Elbette öğretmenlerimizin içinde bulundukları zorlukları biliyorum. Eğitim sistemindeki yama tutmaz hataların çoğaldığını da. Yine de çocukları seven ve işini seven insanların bu alanlarda olmaları gerektiğini düşünüyorum. Başka türlüsünde yapılacak bir şey değil sanki öğretmek. Bazen tüm sıkıntılar üzerinize gelse de bir öğretmenin çabası umut üretmenizi sağlar ya, işte öyle bir şey. Bazen öğretmen değil de yazar umut bırakır size. Hem de dili, dilinize yabancıyken, sorunları sorunlarınıza uzakken. Hem de dışardan baktığınızda başka bir coğrafya ve kültürdeyken. Ama işte öyle değil aslında. Eğitim ve evrensel olan her şey birbirimizi bağlıyor biz farketmesek de. Doğa gibi mesela. Sizin x ülkesinde verdiğiniz zarar y ülkesinin çocuklarını etkiliyor veya tam tersi. Ya da siz x ülkesinde bir şeyi çocuklara daha iyi öğretmek için adım atıyorsunuz ama y, z, d ve diğer harflerdeki ülkelerde karşılık bulabiliyor o çaba. Aynen elimdeki kitap gibi. Burhan Sönmez'in söylediği gibi "Edebiyat dili anadilimizdir." Biz de o anadili konuşuyoruz aslında. İşin güzel yanı, o dilde kötülüklerin beslenememesi. O dilde sadece çocuklar, insanlar, hayvanlar ve doğa için yaşamdan yana tavır alanlar yer bulabiliyor. O dili herkesin paylaşamaması da bundan işte. Umut yeşertiyor o dil. İşi, uğraşı, mesleği ne olursa olsun, bir derdi olanların mekanı aslında en çok da o dil. Elimdeki kitap gibi üç arkadaşın dayanışması var, birlikte hareket etmesi ve umudu yeşertmesi var. Çaba, emek ve sabır var. Sonra o üç arkadaşın yaşadıklarından bizlere kalanlar var. Örneğin Aleks'in matematik sınavları için artık eskisi kadar zorlanmadığı ve öğrendiğini hissettiği anlar var. Her çocuğun ona uygun özelliklerde davranıldığında öğrenebileceği bilgisi var. Dahası mı? Dahası umut ve istek var benzer açıdan bakanların çoğalması adına. Ben sadece bu kitap üzerine yazarak niyetimi beyan ediyorum ama bu alanda çabalayan onlarca eğitimciye de saygılarımı sunuyorum.

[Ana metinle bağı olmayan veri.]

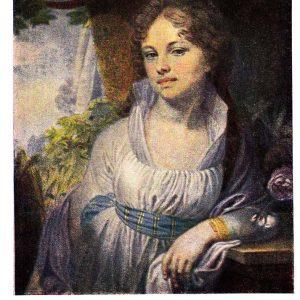 Старая открытка «Портрет М.И.Лопухиной»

Onlardan bir tanesi Bilge Savacı. Nerden nereye demeyin lütfen. Sadece internet üzerinden tanıdığım ve paylaşımlarından takip ettiğim Bilge öğretmen de çocuklara kitapların büyülü dünyasını aralayanlardan. Üstelik bunu tüm derslerine keyifle dahil edenlerden. Üstelik karamsarlık ve hayal kırıklığı yerine umut verenlerden. İçinde bulunduğu ortamın sorunlarından sıyrılıp ilk işinin öğretmek olduğunu bilenlerden. Sadece bir örnek bırakıyorum buraya. O da çok sevdiğim bir kitap üzerine (Sevgili Sara Şahinkanat'ın yazdığı "Yavru Ahtapot Olmak Çok Zor" kitabının minik ve sevimli karakteri) çizimi ve matematiği bu güzel kitapla çocuklara anlatma telaşını resmediyor.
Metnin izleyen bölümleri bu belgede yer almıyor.